# How do you scale along a non canonical direction?

Silly question but I am not figuring it out on my own.

In 3D you can scale a point / shape / field along a canonical direction quite easily:

$$p = (x_0, x_1, x_2)$$ becomes $$p = (ax_0, x_1, x_2)$$ for example if we wanted to scale along the first axis. This map has the property that distances in any plane parallel to the plane $$(x_1, x_2)$$ remain unaffected.

Now given an arbitrary vector $$N$$ I want to induce the same transformation along the direction of $$N$$.

One possible solution, of course, is to find a rotation that transforms $$N$$ into one of the canonical directions, scale that direction, then invert the transformation. i.e. $$RSR^{-1}$$.

However this is inelegant, I am trying to do it in a way that involves only $$N$$ and requires no change of basis. i.e. I want to scale points along $$N$$ without changing the coordinate space, and perhaps better, in a coordinate free way.

• If you are doing it coordinate free, then “(non-)canonical direction” would have no meaning, because there would be no preferred frame of reference. Commented Dec 12, 2020 at 3:40
• The point is with the current $RSR^{-1}$ method you HAVE to have a reference frame in order to compute an arbitrary scaling. I am looking for a way you can achieve the same result but avoid reasoning through a fixed refrence frame. Commented Dec 12, 2020 at 3:54

Given any vector $$\vec{v}$$, there is a unique way to decompose $$\vec{v}$$ into a component along $$N$$ and a component orthogonal to $$N$$, namely $$\vec{v} = \operatorname{proj}_N(\vec{v}) + (\vec{v} - \operatorname{proj}_N(\vec{v}))$$. Moreover, there's a nice formula: $$\operatorname{proj}_N(\vec{v}) = \left(\frac{N \cdot \vec{v}}{N \cdot N}\right)N$$.
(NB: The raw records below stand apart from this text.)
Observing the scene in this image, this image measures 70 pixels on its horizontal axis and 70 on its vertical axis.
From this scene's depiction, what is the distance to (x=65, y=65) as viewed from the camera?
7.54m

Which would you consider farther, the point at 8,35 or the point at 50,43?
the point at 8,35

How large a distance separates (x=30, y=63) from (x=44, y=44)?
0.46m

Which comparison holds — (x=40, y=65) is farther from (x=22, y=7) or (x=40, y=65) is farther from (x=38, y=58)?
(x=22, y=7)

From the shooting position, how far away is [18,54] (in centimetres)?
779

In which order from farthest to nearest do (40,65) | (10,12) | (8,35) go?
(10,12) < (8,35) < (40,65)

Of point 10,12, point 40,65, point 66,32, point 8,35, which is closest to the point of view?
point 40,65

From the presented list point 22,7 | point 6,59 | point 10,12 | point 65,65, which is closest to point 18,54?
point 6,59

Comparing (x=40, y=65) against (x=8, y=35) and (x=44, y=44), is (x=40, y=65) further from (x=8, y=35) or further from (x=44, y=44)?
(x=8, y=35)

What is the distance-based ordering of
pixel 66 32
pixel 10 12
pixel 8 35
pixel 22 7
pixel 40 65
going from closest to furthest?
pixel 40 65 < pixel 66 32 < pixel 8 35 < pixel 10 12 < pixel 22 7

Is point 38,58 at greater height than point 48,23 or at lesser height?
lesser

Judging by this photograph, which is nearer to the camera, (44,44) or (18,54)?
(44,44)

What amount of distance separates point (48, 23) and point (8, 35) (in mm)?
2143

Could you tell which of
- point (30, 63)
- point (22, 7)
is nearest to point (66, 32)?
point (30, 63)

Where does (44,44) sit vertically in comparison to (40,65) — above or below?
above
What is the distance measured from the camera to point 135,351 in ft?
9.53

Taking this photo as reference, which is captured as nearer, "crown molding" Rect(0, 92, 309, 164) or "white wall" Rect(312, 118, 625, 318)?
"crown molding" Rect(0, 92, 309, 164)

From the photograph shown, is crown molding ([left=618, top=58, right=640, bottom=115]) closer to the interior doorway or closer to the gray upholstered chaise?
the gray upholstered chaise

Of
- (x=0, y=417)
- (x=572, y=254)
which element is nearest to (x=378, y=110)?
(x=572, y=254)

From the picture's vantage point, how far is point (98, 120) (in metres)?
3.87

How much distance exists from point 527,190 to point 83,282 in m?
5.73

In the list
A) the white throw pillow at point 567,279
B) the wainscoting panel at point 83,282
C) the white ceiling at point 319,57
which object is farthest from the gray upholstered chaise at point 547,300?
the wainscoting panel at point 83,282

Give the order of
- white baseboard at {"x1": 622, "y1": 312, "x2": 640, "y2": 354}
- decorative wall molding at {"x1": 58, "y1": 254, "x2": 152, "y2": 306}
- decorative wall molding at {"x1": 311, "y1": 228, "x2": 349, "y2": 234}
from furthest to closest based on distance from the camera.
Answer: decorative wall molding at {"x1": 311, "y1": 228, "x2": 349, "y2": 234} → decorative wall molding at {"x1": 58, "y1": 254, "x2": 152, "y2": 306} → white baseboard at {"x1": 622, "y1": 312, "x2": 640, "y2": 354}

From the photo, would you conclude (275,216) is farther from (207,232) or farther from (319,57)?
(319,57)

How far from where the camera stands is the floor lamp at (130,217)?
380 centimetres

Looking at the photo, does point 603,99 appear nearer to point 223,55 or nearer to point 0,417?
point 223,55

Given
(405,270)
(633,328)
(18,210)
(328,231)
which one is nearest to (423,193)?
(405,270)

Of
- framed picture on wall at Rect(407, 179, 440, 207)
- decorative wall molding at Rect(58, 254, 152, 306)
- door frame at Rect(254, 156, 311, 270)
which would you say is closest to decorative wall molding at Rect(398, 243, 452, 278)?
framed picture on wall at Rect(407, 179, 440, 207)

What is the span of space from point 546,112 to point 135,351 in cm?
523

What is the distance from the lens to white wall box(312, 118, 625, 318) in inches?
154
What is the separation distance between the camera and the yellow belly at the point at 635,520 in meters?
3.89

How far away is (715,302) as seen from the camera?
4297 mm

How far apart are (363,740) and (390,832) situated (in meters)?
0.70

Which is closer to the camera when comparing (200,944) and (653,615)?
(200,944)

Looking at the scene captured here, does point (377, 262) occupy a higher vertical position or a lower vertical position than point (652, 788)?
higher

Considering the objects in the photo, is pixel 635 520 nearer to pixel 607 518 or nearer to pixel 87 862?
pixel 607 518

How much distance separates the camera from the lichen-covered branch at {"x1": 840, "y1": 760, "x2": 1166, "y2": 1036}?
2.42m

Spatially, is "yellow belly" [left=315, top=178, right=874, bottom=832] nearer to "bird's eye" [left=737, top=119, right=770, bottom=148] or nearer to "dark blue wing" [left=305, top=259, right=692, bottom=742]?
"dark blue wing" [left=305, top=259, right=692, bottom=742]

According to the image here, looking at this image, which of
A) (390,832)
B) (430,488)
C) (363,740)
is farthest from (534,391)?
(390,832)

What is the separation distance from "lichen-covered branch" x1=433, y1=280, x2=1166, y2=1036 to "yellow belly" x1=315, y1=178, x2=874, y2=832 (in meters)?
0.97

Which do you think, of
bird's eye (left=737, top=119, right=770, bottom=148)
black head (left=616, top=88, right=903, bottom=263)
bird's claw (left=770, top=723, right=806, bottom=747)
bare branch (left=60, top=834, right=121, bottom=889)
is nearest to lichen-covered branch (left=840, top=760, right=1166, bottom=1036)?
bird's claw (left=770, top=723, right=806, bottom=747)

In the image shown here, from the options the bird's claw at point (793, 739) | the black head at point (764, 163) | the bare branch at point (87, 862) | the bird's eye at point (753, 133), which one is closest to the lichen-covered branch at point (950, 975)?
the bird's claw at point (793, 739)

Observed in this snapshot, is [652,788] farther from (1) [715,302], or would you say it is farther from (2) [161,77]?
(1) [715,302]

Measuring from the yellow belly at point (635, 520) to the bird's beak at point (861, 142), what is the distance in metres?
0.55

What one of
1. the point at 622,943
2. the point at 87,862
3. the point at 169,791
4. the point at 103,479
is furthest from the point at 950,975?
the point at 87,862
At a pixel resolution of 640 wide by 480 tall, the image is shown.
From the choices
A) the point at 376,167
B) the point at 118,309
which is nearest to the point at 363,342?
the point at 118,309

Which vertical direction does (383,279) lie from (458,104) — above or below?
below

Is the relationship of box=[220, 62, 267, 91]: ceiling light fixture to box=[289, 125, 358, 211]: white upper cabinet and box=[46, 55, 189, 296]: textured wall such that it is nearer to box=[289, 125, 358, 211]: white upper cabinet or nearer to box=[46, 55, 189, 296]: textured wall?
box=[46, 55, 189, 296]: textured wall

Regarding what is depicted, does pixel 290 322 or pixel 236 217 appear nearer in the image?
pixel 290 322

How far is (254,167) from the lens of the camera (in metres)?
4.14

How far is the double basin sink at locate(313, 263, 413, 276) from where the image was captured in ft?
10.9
If I understand the question correctly, the thing you want to do is send $$\vec{v}$$ to $$a\operatorname{proj}_N(\vec{v}) + (\vec{v} - \operatorname{proj}_N(\vec{v}))$$.

In particular, in the case where $$N = (1, 0, 0)$$, and $$\vec{v} = (x_0, x_1, x_2)$$, we have $$a\operatorname{proj}_N(\vec{v}) + (\vec{v} - \operatorname{proj}_N(\vec{v})) = a(x_0, 0, 0) + (x_0, x_1, x_2) - (x_0, 0, 0) = (ax_0, x_1, x_2)$$ This shows that the construction I described agrees with what you're saying should happen when you scale along one of the coordinate axes.

• You gave me the hint I needed to complete this so I am marking it as the accepted answer, I will also provide the full answer. Commented Dec 12, 2020 at 19:03

The way to construct a matrix that does this is as follows:

The component of $$P$$ parallel to $$N$$ is $$N\cdot P N = (N^TP)N = NN^TP$$

Thus $$-NN^T P + P = (-NN^T + I)P$$ is P minus its component orthogonal to $$N$$. Thus $$(-NN^T + I)P + sNN^TP$$ is the scaling of $$P$$ along the direction $$N$$ as described in Chris Eagle's answer.

We get:

$$(-NN^T + I)P + sNN^TP = (-NN^T + I + sNN^T)P$$ $$= (NN^T(-I + sI) + I)P$$ $$= (NN^T(s - 1) + I)P$$

Thus the matrix $$((s - 1)NN^T + I)$$ Represents a linear scaling along the direction $$N$$ for any $$P$$ in a coordinate free way.

Notice that matrix must be symmetric btw.